本文:
——

現在のあなたの活動について教えてください
― 菊川美容健康道場について教えてください。
菊川美容健康道場は、祖母から受け継がれた、創業56年の美容サロンで、理念として「予防美学」を掲げています。この理念は、10年、20年先も皆さんが生き生きと健やかで、楽しく生きるために、身体や髪をトータルケアすることを目指しています。長年通ってくださる多くのお客様が、身体や髪を整えること以上に、居心地の良さや、悩みがあったときに話ができる安心な場所だと言ってくださいます。
お客様の中では、年齢を重ねることに対して不安を抱える方が多いです。将来どんな自分でいたいかを想像してみて、少しでも今意識していただけることがあれば一緒に考え、お客様へアドバイスを行っています。施術や会話を通じて、普段無意識に行っている生活習慣や寝る姿勢などを客観的に見つめ直し、発見を共有して一緒に楽しんでいくようなお仕事をしています。

——

提示データ:
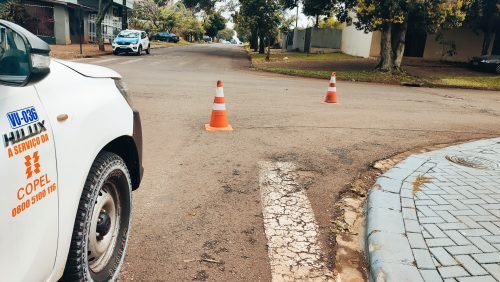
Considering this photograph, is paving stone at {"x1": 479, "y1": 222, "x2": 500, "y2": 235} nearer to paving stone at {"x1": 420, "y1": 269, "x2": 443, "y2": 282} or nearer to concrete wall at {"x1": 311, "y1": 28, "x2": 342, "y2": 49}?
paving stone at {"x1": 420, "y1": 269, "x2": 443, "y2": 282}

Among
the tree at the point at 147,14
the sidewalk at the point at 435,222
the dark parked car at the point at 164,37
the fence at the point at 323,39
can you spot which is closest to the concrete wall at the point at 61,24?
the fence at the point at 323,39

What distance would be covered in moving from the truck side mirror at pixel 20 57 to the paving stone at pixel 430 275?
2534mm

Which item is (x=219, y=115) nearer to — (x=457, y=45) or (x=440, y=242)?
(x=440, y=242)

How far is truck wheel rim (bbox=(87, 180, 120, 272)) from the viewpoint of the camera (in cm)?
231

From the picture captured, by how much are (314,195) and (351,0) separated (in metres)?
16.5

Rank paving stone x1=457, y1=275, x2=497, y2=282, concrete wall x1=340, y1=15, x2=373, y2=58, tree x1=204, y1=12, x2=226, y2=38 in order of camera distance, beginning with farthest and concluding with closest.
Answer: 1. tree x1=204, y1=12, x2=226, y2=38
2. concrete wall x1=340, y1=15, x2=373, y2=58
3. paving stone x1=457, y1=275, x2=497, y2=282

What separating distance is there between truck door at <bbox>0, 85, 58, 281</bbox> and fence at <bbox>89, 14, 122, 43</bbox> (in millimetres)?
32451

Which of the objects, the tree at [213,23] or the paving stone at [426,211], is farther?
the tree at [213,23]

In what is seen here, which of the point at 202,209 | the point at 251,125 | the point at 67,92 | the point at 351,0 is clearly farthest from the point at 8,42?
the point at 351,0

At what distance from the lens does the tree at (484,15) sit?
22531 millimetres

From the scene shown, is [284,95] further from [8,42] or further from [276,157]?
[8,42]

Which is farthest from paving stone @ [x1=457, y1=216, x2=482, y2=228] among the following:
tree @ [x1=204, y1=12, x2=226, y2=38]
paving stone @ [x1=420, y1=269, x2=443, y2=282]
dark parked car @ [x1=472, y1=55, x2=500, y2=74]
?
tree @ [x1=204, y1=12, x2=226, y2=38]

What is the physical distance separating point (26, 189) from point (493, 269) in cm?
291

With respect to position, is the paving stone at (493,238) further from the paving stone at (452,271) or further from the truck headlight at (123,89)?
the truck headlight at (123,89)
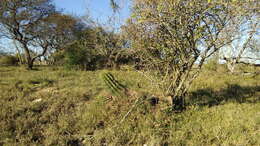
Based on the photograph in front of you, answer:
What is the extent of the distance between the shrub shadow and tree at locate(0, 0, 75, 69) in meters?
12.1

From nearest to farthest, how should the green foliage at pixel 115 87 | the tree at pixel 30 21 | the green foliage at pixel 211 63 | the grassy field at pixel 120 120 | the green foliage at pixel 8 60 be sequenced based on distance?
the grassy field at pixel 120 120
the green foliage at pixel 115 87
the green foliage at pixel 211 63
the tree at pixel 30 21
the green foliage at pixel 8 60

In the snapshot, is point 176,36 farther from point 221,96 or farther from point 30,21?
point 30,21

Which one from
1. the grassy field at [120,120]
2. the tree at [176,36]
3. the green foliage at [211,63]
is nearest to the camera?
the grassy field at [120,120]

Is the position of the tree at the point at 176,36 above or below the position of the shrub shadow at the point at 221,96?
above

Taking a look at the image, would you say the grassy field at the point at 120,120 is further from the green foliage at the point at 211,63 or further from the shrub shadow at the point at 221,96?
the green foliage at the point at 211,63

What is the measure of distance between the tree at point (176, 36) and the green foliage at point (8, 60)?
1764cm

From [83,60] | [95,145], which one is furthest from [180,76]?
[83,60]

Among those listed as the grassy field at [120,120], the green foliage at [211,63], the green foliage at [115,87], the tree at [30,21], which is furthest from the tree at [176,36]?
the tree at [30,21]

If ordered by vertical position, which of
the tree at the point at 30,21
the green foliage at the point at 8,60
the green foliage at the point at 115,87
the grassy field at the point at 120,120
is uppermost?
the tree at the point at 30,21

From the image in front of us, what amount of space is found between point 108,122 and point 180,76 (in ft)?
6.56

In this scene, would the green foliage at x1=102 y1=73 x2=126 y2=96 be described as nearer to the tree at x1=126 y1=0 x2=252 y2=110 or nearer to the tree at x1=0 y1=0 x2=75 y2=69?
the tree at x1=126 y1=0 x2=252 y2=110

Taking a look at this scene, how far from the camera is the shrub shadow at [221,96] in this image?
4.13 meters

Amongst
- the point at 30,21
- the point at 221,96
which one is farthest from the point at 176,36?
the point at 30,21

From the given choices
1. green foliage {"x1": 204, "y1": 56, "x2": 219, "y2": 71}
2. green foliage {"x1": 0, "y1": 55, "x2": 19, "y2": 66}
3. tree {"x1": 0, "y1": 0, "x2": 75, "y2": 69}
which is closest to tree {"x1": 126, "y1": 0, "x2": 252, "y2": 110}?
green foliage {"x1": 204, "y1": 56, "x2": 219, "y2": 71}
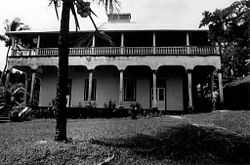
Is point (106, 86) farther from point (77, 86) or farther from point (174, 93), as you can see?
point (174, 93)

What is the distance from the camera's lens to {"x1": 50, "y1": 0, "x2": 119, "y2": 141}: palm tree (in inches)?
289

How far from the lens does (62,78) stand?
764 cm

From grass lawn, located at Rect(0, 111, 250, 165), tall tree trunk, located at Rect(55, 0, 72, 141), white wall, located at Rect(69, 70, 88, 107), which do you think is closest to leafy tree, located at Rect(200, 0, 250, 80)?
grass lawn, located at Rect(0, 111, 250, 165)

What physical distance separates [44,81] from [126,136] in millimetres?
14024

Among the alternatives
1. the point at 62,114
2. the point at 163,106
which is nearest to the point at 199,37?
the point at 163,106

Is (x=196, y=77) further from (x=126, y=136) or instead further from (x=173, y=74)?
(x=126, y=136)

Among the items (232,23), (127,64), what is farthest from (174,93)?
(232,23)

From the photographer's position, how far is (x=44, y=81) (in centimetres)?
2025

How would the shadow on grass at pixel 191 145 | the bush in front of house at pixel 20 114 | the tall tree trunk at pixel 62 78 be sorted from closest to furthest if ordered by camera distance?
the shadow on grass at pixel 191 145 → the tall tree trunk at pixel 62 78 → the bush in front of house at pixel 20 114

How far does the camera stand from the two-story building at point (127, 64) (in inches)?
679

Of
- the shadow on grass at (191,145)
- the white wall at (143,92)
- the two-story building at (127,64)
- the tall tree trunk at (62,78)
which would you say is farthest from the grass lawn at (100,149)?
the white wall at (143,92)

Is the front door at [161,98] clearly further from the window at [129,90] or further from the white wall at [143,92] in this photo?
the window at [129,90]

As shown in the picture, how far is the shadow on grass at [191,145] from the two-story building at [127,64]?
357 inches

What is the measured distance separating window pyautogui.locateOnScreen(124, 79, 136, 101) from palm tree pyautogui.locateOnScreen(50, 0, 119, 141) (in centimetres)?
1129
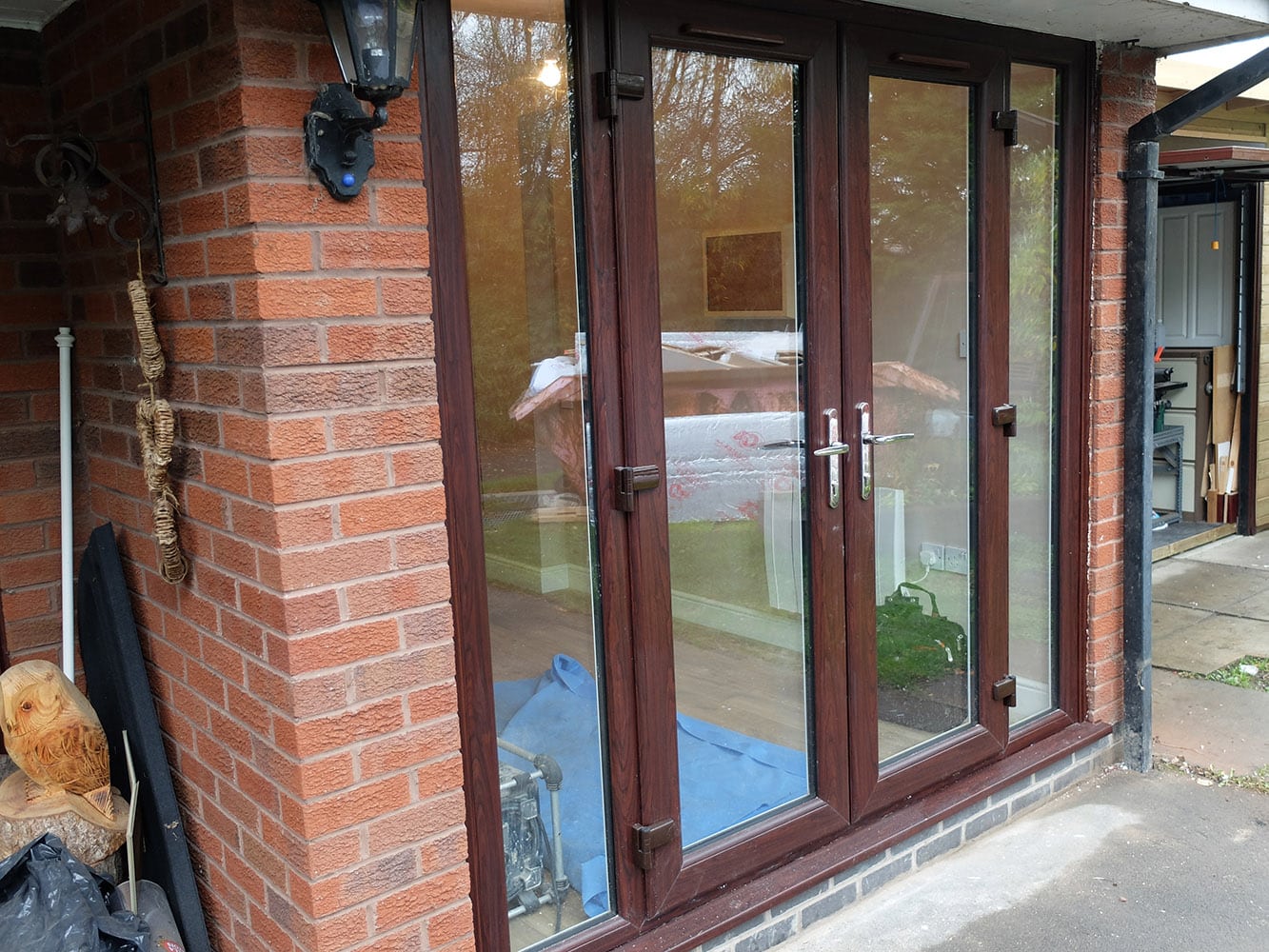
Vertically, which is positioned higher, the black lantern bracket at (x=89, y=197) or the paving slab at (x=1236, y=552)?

——

課題:
菊川美容健康道場を紹介する本文から、「現在のあなたの活動について教えてください」と「くようなお仕事をしています。」の間を、両端を含めて一字一句そのまま書き写しなさい。

解答例:
現在のあなたの活動について教えてください
― 菊川美容健康道場について教えてください。
菊川美容健康道場は、祖母から受け継がれた、創業56年の美容サロンで、理念として「予防美学」を掲げています。この理念は、10年、20年先も皆さんが生き生きと健やかで、楽しく生きるために、身体や髪をトータルケアすることを目指しています。長年通ってくださる多くのお客様が、身体や髪を整えること以上に、居心地の良さや、悩みがあったときに話ができる安心な場所だと言ってくださいます。
お客様の中では、年齢を重ねることに対して不安を抱える方が多いです。将来どんな自分でいたいかを想像してみて、少しでも今意識していただけることがあれば一緒に考え、お客様へアドバイスを行っています。施術や会話を通じて、普段無意識に行っている生活習慣や寝る姿勢などを客観的に見つめ直し、発見を共有して一緒に楽しんでいくようなお仕事をしています。